> [Text block]
* * *

4.2. By Inktomi. Inktomi represents and warrants that it has full
power and authority to enter into this Agreement.
5. Payments.
3
4
(*) INFORMATION HAS BEEN OMITTED PURSUANT TO A REQUEST FOR CONFIDENTIAL
TREATMENT AND HAS BEEN FILED SEPARATELY WITH THE SECURITIES AND EXCHANGE
COMMISSION.
EXHIBIT 10.17
5.1. Media Search Services Fee. N2H2 shall provide the N2H2
Pornographic Tags for use in Inktomi's Media Search Service and for * for a fee
of *, that shall be paid as follows: (i) *; and (ii) *. In addition, within
thirty (30) days of the Effective Date, Inktomi shall pay N2H2 *.
5.2. Additional Consideration. When made commercially available
by Inktomi, Inktomi will provide N2H2 a version of the Media Search Services
using the N2H2 Pornographic Tags subject to Inktomi's standard terms and
conditions. *.
6. Confidentiality.
6.1. Definition of Confidential Information. The terms and
conditions of this Agreement and all information and documents disclosed or
produced by either party in the course of this Agreement which are disclosed in
written form and identified by a marking thereon as proprietary, or oral
information which is defined at the time of disclosure and confirmed in writing
within ten (10) business days of its disclosure, shall be deemed the
"Confidential Information" of the disclosing party. Notwithstanding the above,
the parties agree that any information (in any form, whether in tangible or
intangible) relating to Media Search Services or Filtered Search Services is
considered Confidential Information of Inktomi and any information relating to
the N2H2 Database of N2H2 Porn Tags is considered Confidential Information of
N2H2.
6.2. Treatment of Confidential Information. Each party agrees to
protect the other party's Confidential Information in the same manner as such
party protects its own Confidential Information of substantially similar
proprietary value, but in no case less than reasonable care. Each party agrees
that it will use the Confidential Information of the other party only for the
purposes of this Agreement and that it will not divulge, transfer, sell,
license, lease, or otherwise disclose or release any such information or
documents to third parties, with the exception of: (i) its employees or
subcontractors who require access to such for purposes of carrying out such
party's obligation hereunder; and (ii) persons who are employed as auditors by a
public accounting firm or by a federal or state agency. Each party will use
reasonable efforts to advise any person obtaining Confidential Information that
such information is proprietary. Before disclosing Confidential Information to a
non-party, including, without limitation, subcontracts, each party will obtain a
written agreement obligating such person to maintain the confidentiality of any
Confidential Information belonging to the party or its suppliers. Each party
agrees that this Agreement as redacted to delete confidential information will
be included as an exhibit in the Form S-1 filed by N2H2 with the Securities and
Exchange Commission.

* * *

> [Stated exercise]
Answer from the agreement excerpt above:
(a) Within how many business days must oral information be confirmed in writing to be deemed Confidential Information?
(b) Information relating to Media Search Services or Filtered Search Services is considered whose Confidential Information?
(c) In what filing will the redacted agreement be included as an exhibit?

* * *

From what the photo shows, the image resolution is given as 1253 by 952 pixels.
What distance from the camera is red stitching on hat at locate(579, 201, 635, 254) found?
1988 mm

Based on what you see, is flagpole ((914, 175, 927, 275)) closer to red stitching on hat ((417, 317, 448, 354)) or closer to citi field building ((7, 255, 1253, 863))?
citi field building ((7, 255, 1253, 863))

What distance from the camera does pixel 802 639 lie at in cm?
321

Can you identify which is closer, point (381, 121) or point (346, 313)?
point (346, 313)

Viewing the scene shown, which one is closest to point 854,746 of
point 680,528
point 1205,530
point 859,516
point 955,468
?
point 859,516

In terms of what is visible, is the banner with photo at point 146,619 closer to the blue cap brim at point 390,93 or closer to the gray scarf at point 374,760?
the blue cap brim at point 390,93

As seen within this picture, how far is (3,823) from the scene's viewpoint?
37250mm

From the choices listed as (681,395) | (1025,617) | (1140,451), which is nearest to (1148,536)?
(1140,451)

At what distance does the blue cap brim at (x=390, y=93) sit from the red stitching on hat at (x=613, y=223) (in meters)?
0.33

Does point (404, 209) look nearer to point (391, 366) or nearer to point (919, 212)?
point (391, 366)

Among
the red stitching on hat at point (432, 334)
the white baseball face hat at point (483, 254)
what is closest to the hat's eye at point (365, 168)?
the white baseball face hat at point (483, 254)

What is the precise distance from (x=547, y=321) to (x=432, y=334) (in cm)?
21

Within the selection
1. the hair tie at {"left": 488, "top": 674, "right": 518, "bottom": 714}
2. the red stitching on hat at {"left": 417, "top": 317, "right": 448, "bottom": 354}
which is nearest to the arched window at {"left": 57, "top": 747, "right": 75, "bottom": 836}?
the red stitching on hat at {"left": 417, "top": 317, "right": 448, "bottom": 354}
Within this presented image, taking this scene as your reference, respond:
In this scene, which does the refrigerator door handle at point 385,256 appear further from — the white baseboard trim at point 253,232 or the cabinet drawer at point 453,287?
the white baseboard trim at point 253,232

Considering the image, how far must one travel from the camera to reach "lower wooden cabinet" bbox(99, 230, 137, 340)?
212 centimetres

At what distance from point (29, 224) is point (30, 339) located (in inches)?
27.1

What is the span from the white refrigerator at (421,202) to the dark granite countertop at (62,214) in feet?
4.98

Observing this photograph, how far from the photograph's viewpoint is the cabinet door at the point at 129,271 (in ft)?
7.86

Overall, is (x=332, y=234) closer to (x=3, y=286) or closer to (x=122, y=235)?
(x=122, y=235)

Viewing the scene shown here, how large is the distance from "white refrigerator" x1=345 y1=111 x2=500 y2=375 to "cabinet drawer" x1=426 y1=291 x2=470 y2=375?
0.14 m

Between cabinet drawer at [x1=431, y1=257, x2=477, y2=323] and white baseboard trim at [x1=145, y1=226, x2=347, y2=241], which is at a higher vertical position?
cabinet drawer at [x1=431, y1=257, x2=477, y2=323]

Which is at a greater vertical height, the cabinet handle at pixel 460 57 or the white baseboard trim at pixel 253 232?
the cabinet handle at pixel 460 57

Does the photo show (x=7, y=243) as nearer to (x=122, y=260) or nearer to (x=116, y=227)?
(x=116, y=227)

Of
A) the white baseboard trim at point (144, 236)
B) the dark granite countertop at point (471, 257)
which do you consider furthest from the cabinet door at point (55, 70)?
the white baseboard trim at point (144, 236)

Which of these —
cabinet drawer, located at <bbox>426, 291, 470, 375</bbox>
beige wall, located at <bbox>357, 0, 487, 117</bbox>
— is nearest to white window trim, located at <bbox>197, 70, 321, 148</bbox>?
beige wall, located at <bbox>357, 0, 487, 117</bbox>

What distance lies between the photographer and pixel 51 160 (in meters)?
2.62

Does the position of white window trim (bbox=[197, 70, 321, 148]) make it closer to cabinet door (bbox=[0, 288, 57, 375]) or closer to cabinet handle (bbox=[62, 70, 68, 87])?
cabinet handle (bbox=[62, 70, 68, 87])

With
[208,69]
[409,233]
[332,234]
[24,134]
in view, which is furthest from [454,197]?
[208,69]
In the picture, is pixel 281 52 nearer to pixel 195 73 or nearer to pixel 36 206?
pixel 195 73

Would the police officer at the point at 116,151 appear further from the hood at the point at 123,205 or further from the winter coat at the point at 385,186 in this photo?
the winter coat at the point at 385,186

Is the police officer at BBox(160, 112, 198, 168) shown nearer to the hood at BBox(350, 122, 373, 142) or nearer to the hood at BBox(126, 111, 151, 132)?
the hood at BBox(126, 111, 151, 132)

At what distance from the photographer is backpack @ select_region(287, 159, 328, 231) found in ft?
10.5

* * *

> [Correct answer]
(a) Ten (10) business days.
(b) Inktomi's.
(c) The Form S-1 filed by N2H2 with the Securities and Exchange Commission.